Spark: Open Source Superstar Rewrites Future of Big Data


RAM SRIHARSHA WORKS in the engine room powering one of Silicon Valley’s most influential companies. He’s an engineer at Yahoo.

Even after naming ex-Google star Marissa Mayer chief exec, Yahoo often is derided as a thing of the past, a fallen giant struggling to keep pace with the likes of Google, Facebook, and Twitter. Behind the scenes, though, thanks to people like Sriharsha, Yahoo is in many respects a step ahead of its much flashier competition — and has been for years.

Yahoo’s Sunnyvale, California headquarters is ground zero for Hadoop, an open source software creation that underpins a Who’s Who of the internet, including Facebook and Twitter. After reinventing not only the web but the world of business software, the sweeping software platform — a means of crunching vast amounts of data across thousands of computer servers — is one of the great open source success stories of the past decade, and its influence is only expanding. But Yahoo, its founding father, is moving on.

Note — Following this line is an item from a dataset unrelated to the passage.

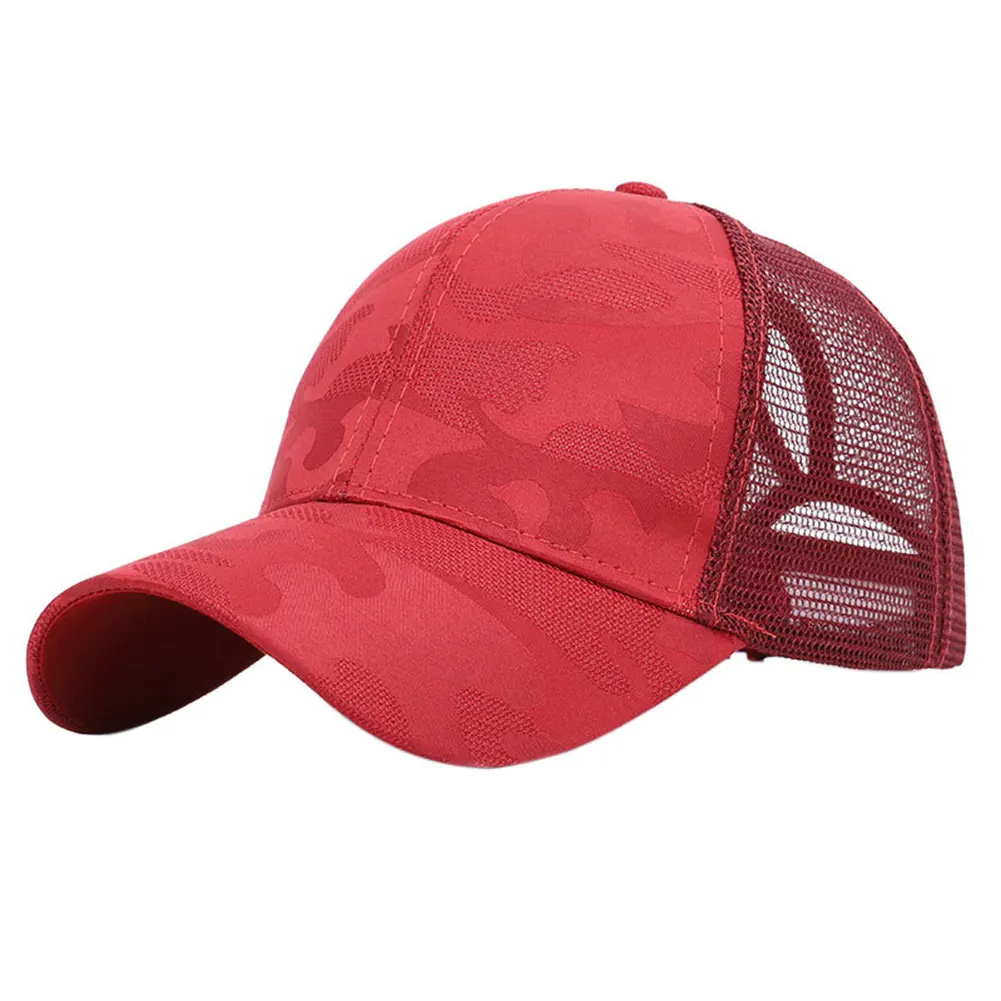 

Women Sunshade Camouflage Mesh Sports Summer Fashion Snapback Vacation Hip Hop Baseball Cap Lightweight Outdoor Ponytail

Teaming with a particularly ambitious group of computer scientists from the University of California at Berkeley, Sriharsha is installing a new data crunching platform inside the massive data centers that drive Yahoo’s still enormous online empire. This software platform is called Spark, and according to those who built it and use it, it’s about 100 times faster than the mighty Hadoop — and could very well replace Hadoop as the stuff that fuels the modern web.